[Spatial questions tied to images]

[start]

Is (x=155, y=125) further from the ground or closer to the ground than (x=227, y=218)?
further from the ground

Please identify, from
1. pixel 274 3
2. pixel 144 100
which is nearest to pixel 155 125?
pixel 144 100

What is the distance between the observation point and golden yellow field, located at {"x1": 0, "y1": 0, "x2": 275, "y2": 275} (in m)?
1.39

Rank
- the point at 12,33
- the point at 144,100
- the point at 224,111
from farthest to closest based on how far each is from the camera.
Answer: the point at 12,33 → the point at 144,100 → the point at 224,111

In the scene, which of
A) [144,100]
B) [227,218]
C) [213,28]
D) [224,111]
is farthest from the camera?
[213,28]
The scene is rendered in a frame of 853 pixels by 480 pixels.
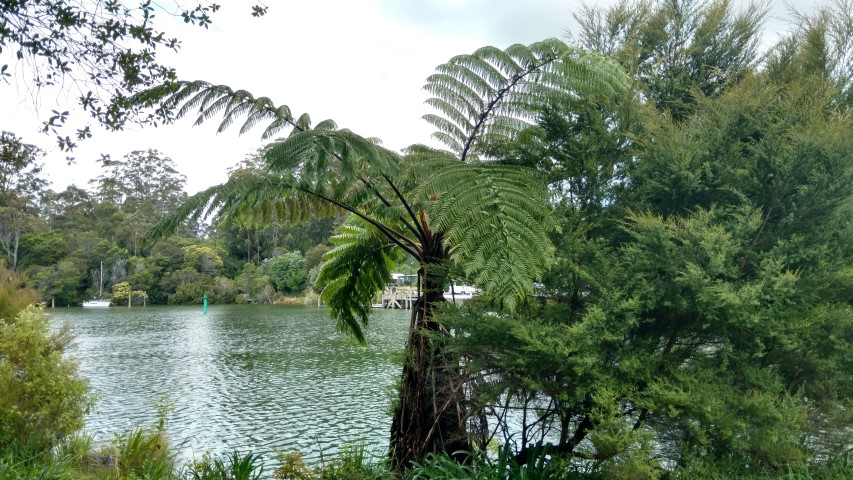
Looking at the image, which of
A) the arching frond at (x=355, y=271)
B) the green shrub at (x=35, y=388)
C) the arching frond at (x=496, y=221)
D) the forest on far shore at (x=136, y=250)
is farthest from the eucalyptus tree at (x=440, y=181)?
the forest on far shore at (x=136, y=250)

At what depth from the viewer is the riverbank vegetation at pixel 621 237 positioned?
286cm

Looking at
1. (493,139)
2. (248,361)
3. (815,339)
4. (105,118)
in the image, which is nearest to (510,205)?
(493,139)

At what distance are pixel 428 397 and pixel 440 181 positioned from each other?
1.49 meters

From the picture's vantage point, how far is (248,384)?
10500mm

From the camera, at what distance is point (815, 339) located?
2.98 metres

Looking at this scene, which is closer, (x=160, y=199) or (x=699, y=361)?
(x=699, y=361)

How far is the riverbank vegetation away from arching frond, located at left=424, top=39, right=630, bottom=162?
0.6 inches

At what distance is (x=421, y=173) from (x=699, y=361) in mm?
1919

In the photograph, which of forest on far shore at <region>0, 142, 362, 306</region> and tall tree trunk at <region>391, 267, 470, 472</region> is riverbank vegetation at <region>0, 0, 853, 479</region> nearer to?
tall tree trunk at <region>391, 267, 470, 472</region>

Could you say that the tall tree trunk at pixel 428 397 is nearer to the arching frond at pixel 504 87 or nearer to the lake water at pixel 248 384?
the lake water at pixel 248 384

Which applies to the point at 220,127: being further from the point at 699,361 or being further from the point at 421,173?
the point at 699,361

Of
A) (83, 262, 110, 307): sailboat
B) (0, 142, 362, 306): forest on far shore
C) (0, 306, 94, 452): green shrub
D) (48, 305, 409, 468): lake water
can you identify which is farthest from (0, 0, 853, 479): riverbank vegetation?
(83, 262, 110, 307): sailboat

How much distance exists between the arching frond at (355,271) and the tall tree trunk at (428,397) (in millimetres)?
914

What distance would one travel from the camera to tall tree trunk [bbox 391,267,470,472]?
3.56 meters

[end]

> **TASK TO CARRY OUT**:
Could you return all of the lines above word for word, leaving out the pictures?

> **SOLUTION TO THIS EXERCISE**:
Is (x=155, y=125) further from the ground or closer to the ground than (x=227, y=218)?
further from the ground

Please identify, from
1. pixel 274 3
2. pixel 144 100
which is nearest to pixel 155 125?
pixel 144 100

What is the distance between the observation point and golden yellow field, located at {"x1": 0, "y1": 0, "x2": 275, "y2": 275} (in m)?
1.39

Rank
- the point at 12,33
- the point at 144,100
- the point at 224,111
from farthest to closest based on how far each is from the camera.
Answer: the point at 12,33 → the point at 144,100 → the point at 224,111

In the scene, which of
A) [144,100]
B) [227,218]
C) [213,28]
D) [224,111]
is farthest from the camera?
[213,28]
The scene is rendered in a frame of 853 pixels by 480 pixels.
Looking at the image, which of
A) the arching frond at (x=355, y=271)
B) the green shrub at (x=35, y=388)
C) the arching frond at (x=496, y=221)
D) the forest on far shore at (x=136, y=250)
is farthest from the eucalyptus tree at (x=440, y=181)?
the forest on far shore at (x=136, y=250)

At what depth from the viewer is the riverbank vegetation at pixel 621 237 positioned?
286cm

Looking at
1. (493,139)
2. (248,361)
3. (815,339)
4. (105,118)
in the image, which is nearest to (510,205)?
(493,139)

At what distance are pixel 428 397 and pixel 440 181 positioned from each other?
1.49 meters

From the picture's vantage point, how far is (248,384)?
10500mm

From the camera, at what distance is point (815, 339) located?
2.98 metres

Looking at this scene, which is closer, (x=160, y=199) or (x=699, y=361)?
(x=699, y=361)

How far is the riverbank vegetation away from arching frond, located at left=424, top=39, right=630, bottom=162?
0.6 inches

At what distance is (x=421, y=173) from (x=699, y=361) in mm?
1919

In the photograph, which of forest on far shore at <region>0, 142, 362, 306</region> and tall tree trunk at <region>391, 267, 470, 472</region> is riverbank vegetation at <region>0, 0, 853, 479</region> nearer to?
tall tree trunk at <region>391, 267, 470, 472</region>

Could you say that the tall tree trunk at pixel 428 397 is nearer to the arching frond at pixel 504 87 or nearer to the lake water at pixel 248 384?
the lake water at pixel 248 384

Which applies to the point at 220,127: being further from the point at 699,361 or being further from the point at 421,173?
the point at 699,361

Of
A) (83, 262, 110, 307): sailboat
B) (0, 142, 362, 306): forest on far shore
C) (0, 306, 94, 452): green shrub
D) (48, 305, 409, 468): lake water
can you identify which is farthest from (0, 0, 853, 479): riverbank vegetation?
(83, 262, 110, 307): sailboat

How much distance exists between the arching frond at (355,271) and the tall tree trunk at (428,397) (in millimetres)?
914

What distance would one travel from the camera to tall tree trunk [bbox 391,267,470,472]?
3.56 meters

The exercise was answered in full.